GOLPH3L is a GOLPH3 paralog found in all vertebrate genomes. Like GOLPH3, GOLPH3L binds to PI4P, localizes to the Golgi as a consequence of PI4P binding, and is required for efficient anterograde trafficking [
14]. Although the two isoforms are highly homologous in their amino-acid sequences, the function of GOLPH3L has yet to be determined. We showed that GOLPH3L overexpression enhanced the resistance of ovarian cancer cells to cisplatin treatment through regulation of the NF-κB signaling pathway. However, the underlying mechanism by which GOLPH3L activates NF-κB signaling remains unclear. Interestingly, Ting Dai et al. [
38] showed that GOLPH3 promotes K63-linked polyubiquitination of Tumor necrosis factor receptor-associated factor 2, receptor interacting proteins, and NF-κB essential modulator and substantially sustained the activation of NF-κB in hepatocellular carcinoma (HCC) cells. It is likely that GOLPH3L activates NF-κB signaling via the same mechanism as GOLPH3 activation of NF-κB signaling in HCC cells. Therefore, the underlying mechanism by which GOLPH3L activates NF-κB signaling requires further investigation.
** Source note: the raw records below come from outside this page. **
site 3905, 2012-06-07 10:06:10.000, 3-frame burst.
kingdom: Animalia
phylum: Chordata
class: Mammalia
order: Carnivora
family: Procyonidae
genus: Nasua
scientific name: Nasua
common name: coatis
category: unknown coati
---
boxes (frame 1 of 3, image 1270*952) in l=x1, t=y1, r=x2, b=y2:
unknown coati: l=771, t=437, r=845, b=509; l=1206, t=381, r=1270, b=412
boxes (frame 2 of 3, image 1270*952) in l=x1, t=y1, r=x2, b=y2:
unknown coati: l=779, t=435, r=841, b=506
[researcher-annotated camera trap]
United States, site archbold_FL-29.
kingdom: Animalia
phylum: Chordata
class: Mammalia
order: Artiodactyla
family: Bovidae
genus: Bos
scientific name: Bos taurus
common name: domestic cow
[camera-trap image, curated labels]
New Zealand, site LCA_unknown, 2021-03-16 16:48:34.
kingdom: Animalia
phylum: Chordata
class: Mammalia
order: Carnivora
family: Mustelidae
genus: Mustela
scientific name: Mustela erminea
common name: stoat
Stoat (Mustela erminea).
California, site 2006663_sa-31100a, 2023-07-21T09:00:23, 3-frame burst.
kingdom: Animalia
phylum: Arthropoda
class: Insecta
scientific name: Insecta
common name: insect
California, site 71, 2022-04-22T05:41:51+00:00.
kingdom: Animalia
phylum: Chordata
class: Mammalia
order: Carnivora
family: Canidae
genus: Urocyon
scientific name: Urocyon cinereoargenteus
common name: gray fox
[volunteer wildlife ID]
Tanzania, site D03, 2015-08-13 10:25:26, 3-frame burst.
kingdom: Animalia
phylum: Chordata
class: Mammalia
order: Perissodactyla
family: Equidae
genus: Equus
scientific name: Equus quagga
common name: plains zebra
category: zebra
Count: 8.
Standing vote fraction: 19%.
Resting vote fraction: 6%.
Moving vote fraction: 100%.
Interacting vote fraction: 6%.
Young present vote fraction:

Although GOLPH3L is reportedly overexpressed in several cancers, including EOC and human rhabdomyosarcoma, the mechanism of GOLPH3L upregulation in ovarian cancer remains unknown. Interestingly, we found that large amounts of NF-κB were recruited to the promoter region of GOLPH3L, according to chromatin immunoprecipitation sequencing tracks in the University of California Santa Cruz Genome Browser (
http://genome.ucsc.edu/cgi-bin/hgGateway). Furthermore, according to TCGA data, we found that GOLPH3L exhibited a high amplification rate of 61.8% in ovarian cancer, suggesting that the overexpression of GOLPH3L in ovarian cancer is associated with genomic amplification. Further studies are necessary to determine whether GOLPH3L upregulation in ovarian cancer is attributable to genomic amplification or NF-κB-mediated transcriptional upregulation.
In summary, GOLPH3L was markedly upregulated in ovarian cancer cells and clinical ovarian cancer samples, and a positive correlation was evident between GOLPH3L expression and the recurrence-free survival of ovarian cancer patients. Overexpression of GOLPH3L augmented the cisplatin resistance of ovarian cancer both in vitro and in vivo, and activated the NF-κB signaling pathway. Elucidation of the biologic function of GOLPH3L during ovarian cancer progression will advance our knowledge of the mechanisms underlying ovarian cancer chemo-resistance and establish GOLPH3L as a potential therapeutic target for overcoming drug resistance in patients with ovarian cancer.